[Records drawn from a dataset]
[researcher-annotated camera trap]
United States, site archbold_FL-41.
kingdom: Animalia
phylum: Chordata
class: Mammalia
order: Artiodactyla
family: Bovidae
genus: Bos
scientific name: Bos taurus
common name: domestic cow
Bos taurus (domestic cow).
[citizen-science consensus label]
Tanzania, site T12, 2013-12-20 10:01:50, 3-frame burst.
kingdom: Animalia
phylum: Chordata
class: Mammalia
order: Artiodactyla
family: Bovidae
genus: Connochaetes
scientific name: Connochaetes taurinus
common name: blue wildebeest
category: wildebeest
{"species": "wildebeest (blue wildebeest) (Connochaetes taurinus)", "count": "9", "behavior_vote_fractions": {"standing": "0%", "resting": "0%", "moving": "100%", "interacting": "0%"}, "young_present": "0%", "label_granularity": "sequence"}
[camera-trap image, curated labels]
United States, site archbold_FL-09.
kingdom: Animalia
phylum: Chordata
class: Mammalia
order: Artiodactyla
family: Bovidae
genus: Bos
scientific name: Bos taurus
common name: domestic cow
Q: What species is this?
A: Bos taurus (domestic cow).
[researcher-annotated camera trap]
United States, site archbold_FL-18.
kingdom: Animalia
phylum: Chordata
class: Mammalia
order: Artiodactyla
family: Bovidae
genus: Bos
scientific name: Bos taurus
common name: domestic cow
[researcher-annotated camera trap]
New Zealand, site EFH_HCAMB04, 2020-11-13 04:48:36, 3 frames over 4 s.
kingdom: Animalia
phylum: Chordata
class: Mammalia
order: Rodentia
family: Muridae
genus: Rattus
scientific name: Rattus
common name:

• WORK ORDER: Copy every line above exactly.

• SOLUTION BELOW:
[researcher-annotated camera trap]
United States, site archbold_FL-41.
kingdom: Animalia
phylum: Chordata
class: Mammalia
order: Artiodactyla
family: Bovidae
genus: Bos
scientific name: Bos taurus
common name: domestic cow
Bos taurus (domestic cow).
[citizen-science consensus label]
Tanzania, site T12, 2013-12-20 10:01:50, 3-frame burst.
kingdom: Animalia
phylum: Chordata
class: Mammalia
order: Artiodactyla
family: Bovidae
genus: Connochaetes
scientific name: Connochaetes taurinus
common name: blue wildebeest
category: wildebeest
{"species": "wildebeest (blue wildebeest) (Connochaetes taurinus)", "count": "9", "behavior_vote_fractions": {"standing": "0%", "resting": "0%", "moving": "100%", "interacting": "0%"}, "young_present": "0%", "label_granularity": "sequence"}
[camera-trap image, curated labels]
United States, site archbold_FL-09.
kingdom: Animalia
phylum: Chordata
class: Mammalia
order: Artiodactyla
family: Bovidae
genus: Bos
scientific name: Bos taurus
common name: domestic cow
Q: What species is this?
A: Bos taurus (domestic cow).
[researcher-annotated camera trap]
United States, site archbold_FL-18.
kingdom: Animalia
phylum: Chordata
class: Mammalia
order: Artiodactyla
family: Bovidae
genus: Bos
scientific name: Bos taurus
common name: domestic cow
[researcher-annotated camera trap]
New Zealand, site EFH_HCAMB04, 2020-11-13 04:48:36, 3 frames over 4 s.
kingdom: Animalia
phylum: Chordata
class: Mammalia
order: Rodentia
family: Muridae
genus: Rattus
scientific name: Rattus
common name:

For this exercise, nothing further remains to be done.